The OMOP CDM Table Names and Column Headings are in English. Supporting documentation in the Book of OHDSI is currently available in 3 languages: English, Korean and Chinese.
Content
The Book of OHDSI is licensed under the Creative Commons Zero v1.0 Universal license.
D2 | D2 Data interchange and interoperability
C11 | C11 Terminology and classification systems
D1 | D1 Analytics systems
D3 | D3 Data warehouse
534 data sources are configured in an OMOP CDM in more than 50 countries in North and South American, Europe, Latin America, Asia, and Africa. Approximately one billion unique individuals, or 12% of the world\'s population, are estimated to have a health record in an OMOP CDM. Reference: 2023 OHDSI Annual Report.
Common data model conventions.
ETL - Documentation best practices
Not Applicable
All maturity model assessments are self-reported by the funded organization leading the software development of the global good.
https://www.ohdsi.org/web/wiki/doku.php?id=documentation:overview
The OHDSI community maintains the OMOP CDM. The purpose of OHDSI is to improve health by empowering a community to collaboratively generate evidence that promotes better health decisions and better care. OHDSI strives to make all community assets open and publicly accessible, including the methods, tools, and evidence generated.
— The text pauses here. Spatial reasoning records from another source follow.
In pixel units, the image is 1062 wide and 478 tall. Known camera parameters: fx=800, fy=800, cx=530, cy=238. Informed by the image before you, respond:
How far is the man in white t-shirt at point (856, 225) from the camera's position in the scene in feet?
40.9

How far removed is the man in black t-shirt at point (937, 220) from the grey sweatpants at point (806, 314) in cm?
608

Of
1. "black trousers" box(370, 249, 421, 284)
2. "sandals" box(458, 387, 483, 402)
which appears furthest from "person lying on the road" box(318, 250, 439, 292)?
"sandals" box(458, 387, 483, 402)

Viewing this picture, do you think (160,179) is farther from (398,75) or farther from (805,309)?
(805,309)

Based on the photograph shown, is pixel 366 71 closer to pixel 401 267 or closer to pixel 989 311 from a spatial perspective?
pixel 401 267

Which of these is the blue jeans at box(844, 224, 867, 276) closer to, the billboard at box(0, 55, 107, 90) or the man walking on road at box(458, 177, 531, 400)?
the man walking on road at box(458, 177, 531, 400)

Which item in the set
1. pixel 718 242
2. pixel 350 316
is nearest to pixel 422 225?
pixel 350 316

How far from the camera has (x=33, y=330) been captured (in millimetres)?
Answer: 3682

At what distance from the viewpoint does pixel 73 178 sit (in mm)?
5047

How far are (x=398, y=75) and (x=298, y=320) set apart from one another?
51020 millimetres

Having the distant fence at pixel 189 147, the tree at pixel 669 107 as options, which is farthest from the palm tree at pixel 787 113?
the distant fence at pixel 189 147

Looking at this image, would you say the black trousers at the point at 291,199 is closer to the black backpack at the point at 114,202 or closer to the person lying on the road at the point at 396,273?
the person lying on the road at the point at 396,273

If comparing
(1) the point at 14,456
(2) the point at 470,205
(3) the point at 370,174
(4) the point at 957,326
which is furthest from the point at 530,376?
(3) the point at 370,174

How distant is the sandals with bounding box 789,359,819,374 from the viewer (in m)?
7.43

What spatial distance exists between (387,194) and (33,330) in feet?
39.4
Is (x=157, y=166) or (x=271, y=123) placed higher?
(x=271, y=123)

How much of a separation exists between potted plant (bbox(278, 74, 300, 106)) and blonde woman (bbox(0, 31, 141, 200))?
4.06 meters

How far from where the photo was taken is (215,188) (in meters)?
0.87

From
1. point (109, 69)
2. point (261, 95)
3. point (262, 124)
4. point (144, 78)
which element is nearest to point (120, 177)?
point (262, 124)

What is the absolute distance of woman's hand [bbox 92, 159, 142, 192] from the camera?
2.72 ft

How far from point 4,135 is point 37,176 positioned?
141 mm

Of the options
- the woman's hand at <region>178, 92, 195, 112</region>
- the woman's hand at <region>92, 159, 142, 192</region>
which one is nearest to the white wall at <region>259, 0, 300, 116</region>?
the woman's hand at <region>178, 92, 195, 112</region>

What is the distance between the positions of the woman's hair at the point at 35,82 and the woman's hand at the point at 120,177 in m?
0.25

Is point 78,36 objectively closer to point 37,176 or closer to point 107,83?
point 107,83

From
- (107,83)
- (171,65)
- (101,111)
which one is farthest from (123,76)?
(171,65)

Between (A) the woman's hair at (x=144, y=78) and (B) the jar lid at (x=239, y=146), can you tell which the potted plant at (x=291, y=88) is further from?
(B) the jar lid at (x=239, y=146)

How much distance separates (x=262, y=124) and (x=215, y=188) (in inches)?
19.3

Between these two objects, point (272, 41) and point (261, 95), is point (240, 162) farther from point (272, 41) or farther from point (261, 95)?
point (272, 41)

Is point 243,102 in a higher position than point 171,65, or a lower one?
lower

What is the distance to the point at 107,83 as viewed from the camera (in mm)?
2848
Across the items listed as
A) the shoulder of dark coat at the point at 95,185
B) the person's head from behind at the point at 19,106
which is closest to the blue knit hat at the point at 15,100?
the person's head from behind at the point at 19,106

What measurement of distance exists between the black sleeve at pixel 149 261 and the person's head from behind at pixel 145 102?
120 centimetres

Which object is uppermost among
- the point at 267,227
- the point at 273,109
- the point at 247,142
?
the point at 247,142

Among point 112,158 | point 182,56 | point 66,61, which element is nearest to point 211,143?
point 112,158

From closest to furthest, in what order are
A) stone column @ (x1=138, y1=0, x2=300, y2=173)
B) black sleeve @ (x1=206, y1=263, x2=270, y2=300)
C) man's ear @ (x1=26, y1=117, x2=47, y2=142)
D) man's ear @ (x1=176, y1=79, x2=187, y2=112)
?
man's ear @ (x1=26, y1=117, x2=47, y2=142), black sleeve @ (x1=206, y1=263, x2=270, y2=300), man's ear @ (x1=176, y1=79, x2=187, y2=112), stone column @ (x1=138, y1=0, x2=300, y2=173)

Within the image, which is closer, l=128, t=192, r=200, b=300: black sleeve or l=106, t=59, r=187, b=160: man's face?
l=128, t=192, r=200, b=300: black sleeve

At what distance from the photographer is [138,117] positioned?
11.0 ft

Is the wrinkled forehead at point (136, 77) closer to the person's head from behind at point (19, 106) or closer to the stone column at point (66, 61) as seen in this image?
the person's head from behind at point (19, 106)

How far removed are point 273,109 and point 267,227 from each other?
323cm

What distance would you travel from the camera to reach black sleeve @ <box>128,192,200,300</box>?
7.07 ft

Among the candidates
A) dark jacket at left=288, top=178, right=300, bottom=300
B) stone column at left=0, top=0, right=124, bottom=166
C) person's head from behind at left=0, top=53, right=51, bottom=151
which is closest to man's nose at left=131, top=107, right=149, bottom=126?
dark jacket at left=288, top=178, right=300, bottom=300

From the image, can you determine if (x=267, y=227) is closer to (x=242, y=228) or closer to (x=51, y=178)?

Key values for the community are to innovate, welcome participants from a diverse community, ensure reproducibility, and encourage collaboration, openness, and beneficence.
OHDSI is also committed to the FAIR (Findable, Accessible, Interoperable, Reusable) principles of data science research. The global representation of the OHDSI community is illustrated on a map here.
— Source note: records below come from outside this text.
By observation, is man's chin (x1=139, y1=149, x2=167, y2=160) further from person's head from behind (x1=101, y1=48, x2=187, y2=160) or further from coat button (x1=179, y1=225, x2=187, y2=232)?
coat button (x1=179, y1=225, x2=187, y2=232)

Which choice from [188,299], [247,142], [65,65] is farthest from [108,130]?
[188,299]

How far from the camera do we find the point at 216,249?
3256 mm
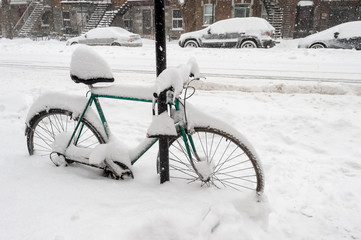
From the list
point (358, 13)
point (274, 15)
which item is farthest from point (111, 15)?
point (358, 13)

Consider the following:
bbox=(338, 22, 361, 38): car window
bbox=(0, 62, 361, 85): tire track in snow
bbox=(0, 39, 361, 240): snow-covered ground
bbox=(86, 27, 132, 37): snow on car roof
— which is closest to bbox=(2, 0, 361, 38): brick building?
bbox=(86, 27, 132, 37): snow on car roof

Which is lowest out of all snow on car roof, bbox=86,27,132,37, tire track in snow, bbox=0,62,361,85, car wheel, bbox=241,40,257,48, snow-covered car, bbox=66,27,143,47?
tire track in snow, bbox=0,62,361,85

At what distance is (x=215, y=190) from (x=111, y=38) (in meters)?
15.3

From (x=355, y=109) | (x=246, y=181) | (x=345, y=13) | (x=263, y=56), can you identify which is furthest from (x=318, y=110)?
(x=345, y=13)

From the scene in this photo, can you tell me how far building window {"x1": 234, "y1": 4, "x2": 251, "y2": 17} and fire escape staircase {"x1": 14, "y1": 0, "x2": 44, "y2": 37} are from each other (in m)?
21.4

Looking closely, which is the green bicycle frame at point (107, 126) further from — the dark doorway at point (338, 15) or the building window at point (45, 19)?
the building window at point (45, 19)

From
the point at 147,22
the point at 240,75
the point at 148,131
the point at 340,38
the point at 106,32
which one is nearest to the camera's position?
the point at 148,131

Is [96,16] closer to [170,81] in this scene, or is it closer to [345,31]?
[345,31]

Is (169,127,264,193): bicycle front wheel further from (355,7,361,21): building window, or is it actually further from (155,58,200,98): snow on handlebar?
(355,7,361,21): building window

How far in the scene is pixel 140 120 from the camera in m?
4.59

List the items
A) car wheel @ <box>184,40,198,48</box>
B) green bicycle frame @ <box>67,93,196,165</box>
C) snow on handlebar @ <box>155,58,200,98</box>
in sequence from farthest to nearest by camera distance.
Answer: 1. car wheel @ <box>184,40,198,48</box>
2. green bicycle frame @ <box>67,93,196,165</box>
3. snow on handlebar @ <box>155,58,200,98</box>

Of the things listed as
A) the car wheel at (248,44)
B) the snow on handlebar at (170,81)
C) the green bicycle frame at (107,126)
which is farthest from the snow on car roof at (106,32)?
the snow on handlebar at (170,81)

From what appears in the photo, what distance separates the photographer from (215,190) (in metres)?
2.60

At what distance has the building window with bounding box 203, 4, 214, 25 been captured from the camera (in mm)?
23500
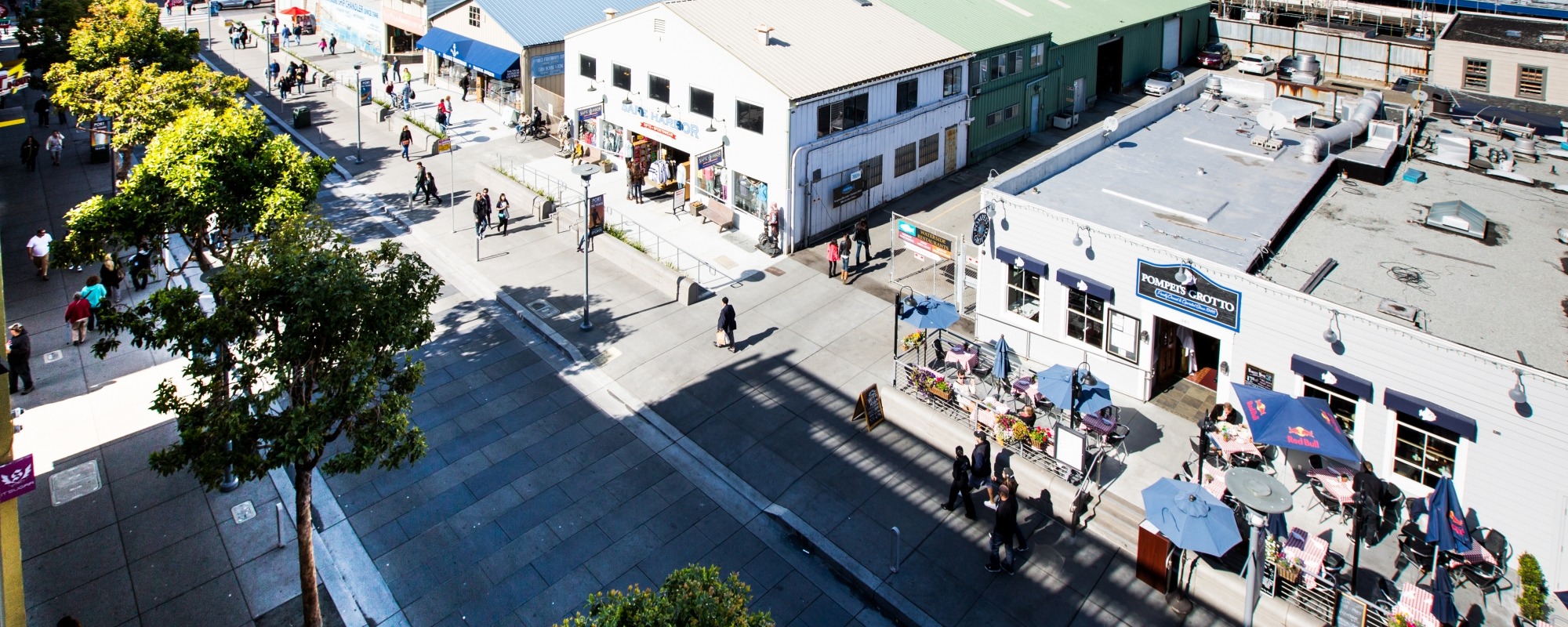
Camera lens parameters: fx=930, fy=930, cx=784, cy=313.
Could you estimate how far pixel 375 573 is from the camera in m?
17.1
The OHDSI Forums is a web space where questions about the OMOP CDM or other OHDSI related topics can be submitted. A best practice guideline for use of the Forums is posted here.
The OMOP CDM is maintained by the OHDSI CDM Working Group (https://www.youtube.com/watch?v=m9iyfLKKN28&t=1s) and the THEMIS Working Group (https://www.youtube.com/watch?v=icuEQo8eOEQ&t=42s). The OMOP CDM and THEMIS Working Groups comprise volunteers from many countries and organizations in the OHDSI Community and take place virtually in Teams meetings, not anchored to a particular host organization. Anyone is welcome to join these Working Groups. US, Columbia University, Department of Biomedical Informatics is the coordinating center for the Global OHDSI Community. Netherlands, Erasmus Medical Center Department of Medical Informatics and UK, Oxford University Medical Sciences Division are coordinating institutions for the European OHDSI community. The OHDSI Coordinating Center at Columbia University Department of Biomedical Informatics is a registered 501(c)(3) non-profit, which has received funding from the US National Institutes of Health (NIH), National Science Foundation (NSF), Food and Drug Administration (FDA), the Bill & Melinda Gates Foundation, Wellcome Trust, Mastercard, the European Union Innovative Medicines Initiative, and the European Medicines Agency. Among the companies that have made charitable contributions to OHDSI are Johnson & Johnson, Amgen, Odysseus, Boehringer Ingelheim, Gilead, and Bayer.